▶ Material for this exercise
══════════════════════════════
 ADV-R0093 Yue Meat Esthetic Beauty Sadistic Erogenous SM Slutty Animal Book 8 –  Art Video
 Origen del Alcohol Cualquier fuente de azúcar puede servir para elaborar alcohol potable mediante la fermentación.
══════════════════════════════
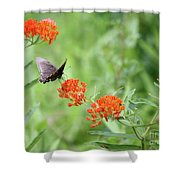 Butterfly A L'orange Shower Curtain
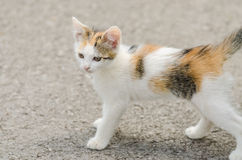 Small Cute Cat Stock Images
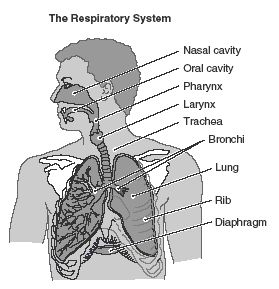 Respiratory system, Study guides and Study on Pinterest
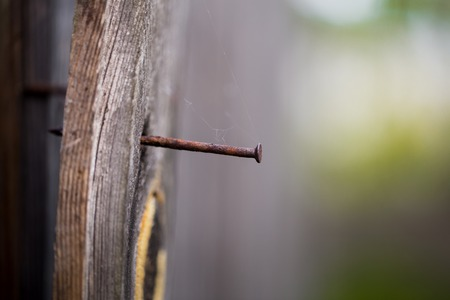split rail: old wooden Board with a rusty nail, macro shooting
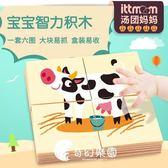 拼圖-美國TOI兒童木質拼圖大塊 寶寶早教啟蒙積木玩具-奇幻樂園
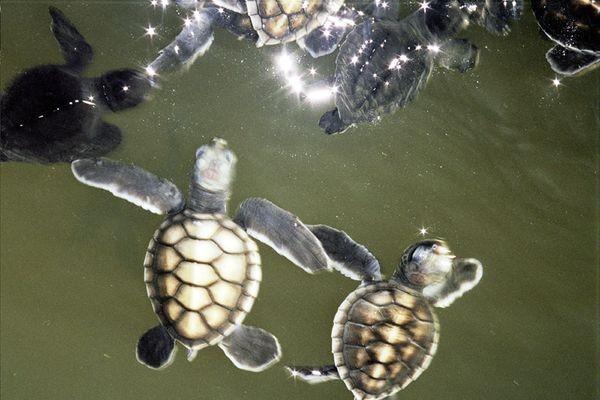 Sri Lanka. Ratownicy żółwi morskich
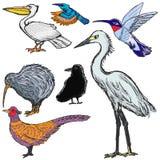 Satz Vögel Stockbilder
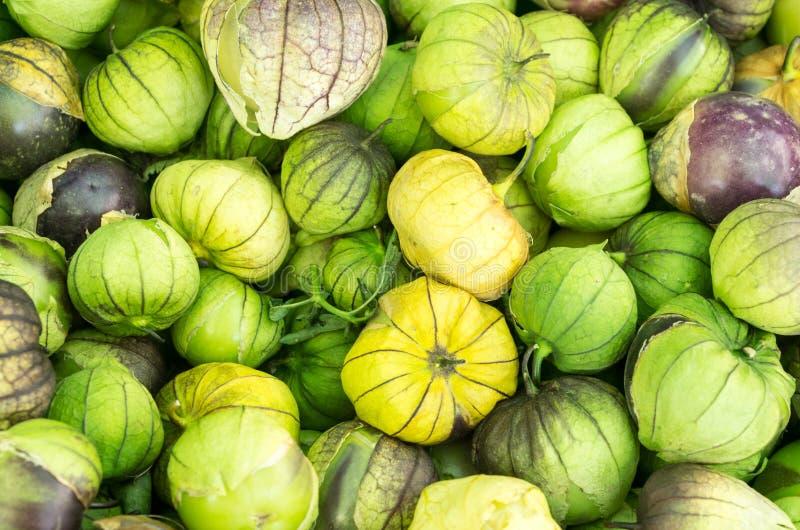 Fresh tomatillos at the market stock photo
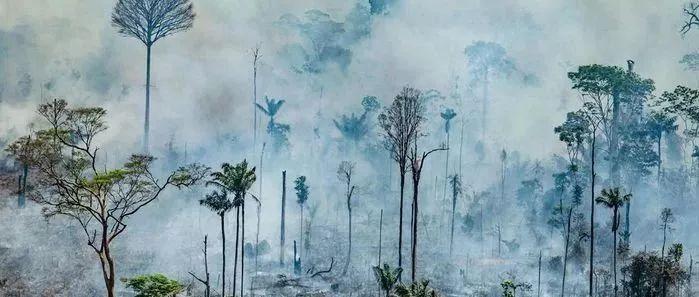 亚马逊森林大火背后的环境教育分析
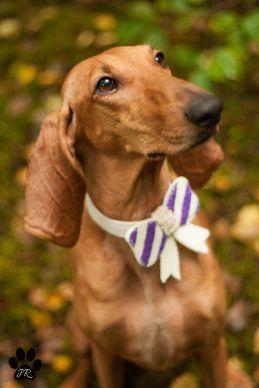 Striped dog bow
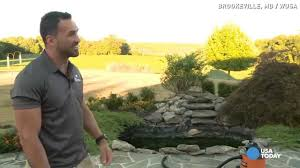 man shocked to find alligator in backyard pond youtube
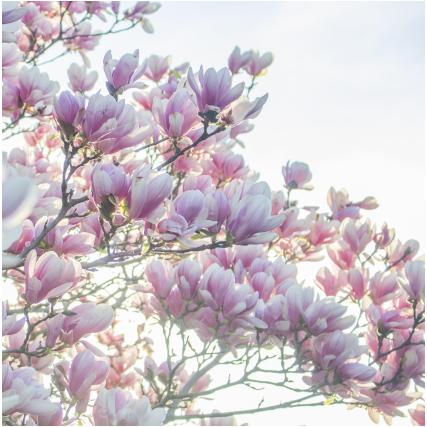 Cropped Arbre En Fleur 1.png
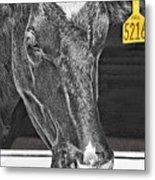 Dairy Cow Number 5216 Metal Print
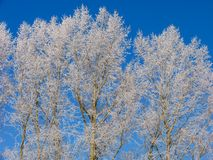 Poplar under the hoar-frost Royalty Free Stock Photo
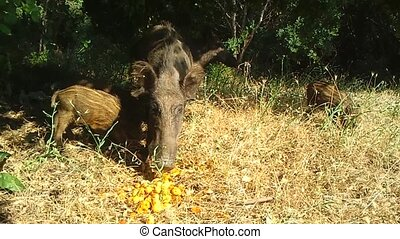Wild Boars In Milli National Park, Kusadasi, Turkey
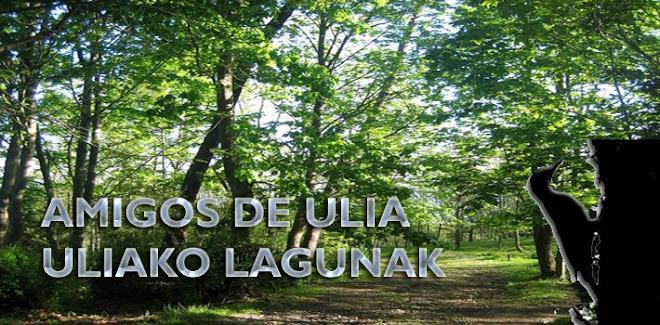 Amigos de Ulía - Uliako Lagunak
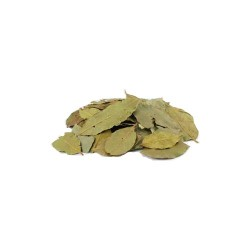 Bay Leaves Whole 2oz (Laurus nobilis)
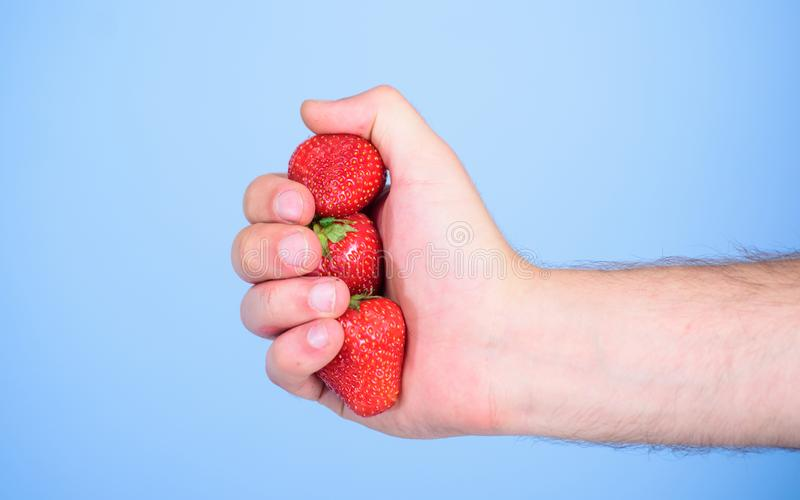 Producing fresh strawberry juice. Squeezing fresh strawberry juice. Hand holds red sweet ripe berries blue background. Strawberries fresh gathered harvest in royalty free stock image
══════════════════════════════
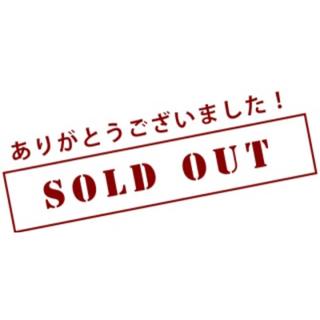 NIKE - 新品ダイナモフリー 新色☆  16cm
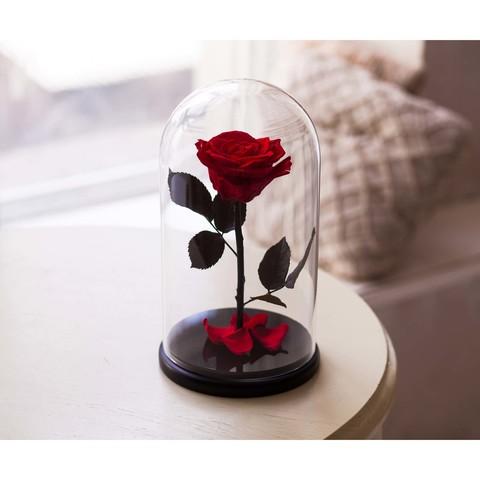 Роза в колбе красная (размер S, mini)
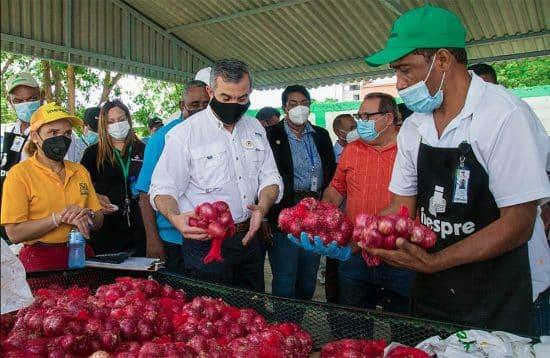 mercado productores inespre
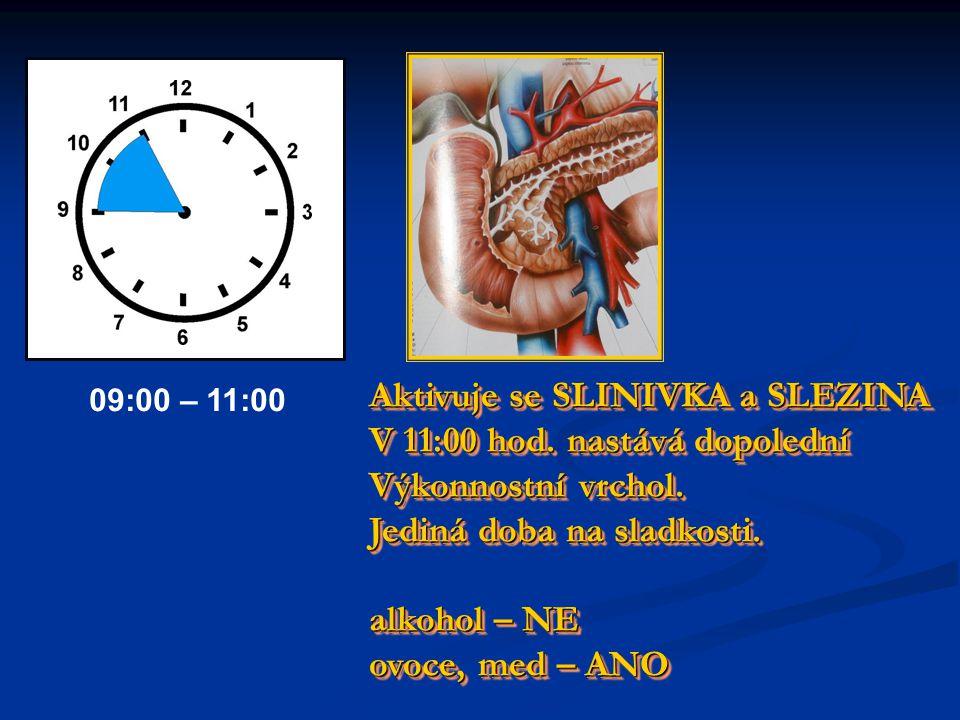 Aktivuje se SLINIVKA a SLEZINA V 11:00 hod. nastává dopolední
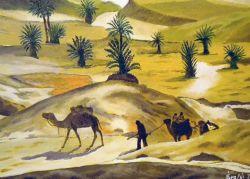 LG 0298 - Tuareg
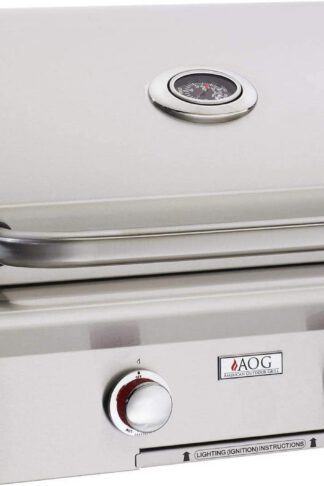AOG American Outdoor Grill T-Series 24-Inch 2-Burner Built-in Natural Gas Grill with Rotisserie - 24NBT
══════════════════════════════
▶ What to produce
Everything above from the line containing "ADV-R0093 Yue Meat" down to the line containing "Origen del Alcohol" should be copied exactly, both end lines included, and nothing else.

▶ Response below
 ADV-R0093 Yue Meat Esthetic Beauty Sadistic Erogenous SM Slutty Animal Book 8 –  Art Video
 Origen del Alcohol Cualquier fuente de azúcar puede servir para elaborar alcohol potable mediante la fermentación.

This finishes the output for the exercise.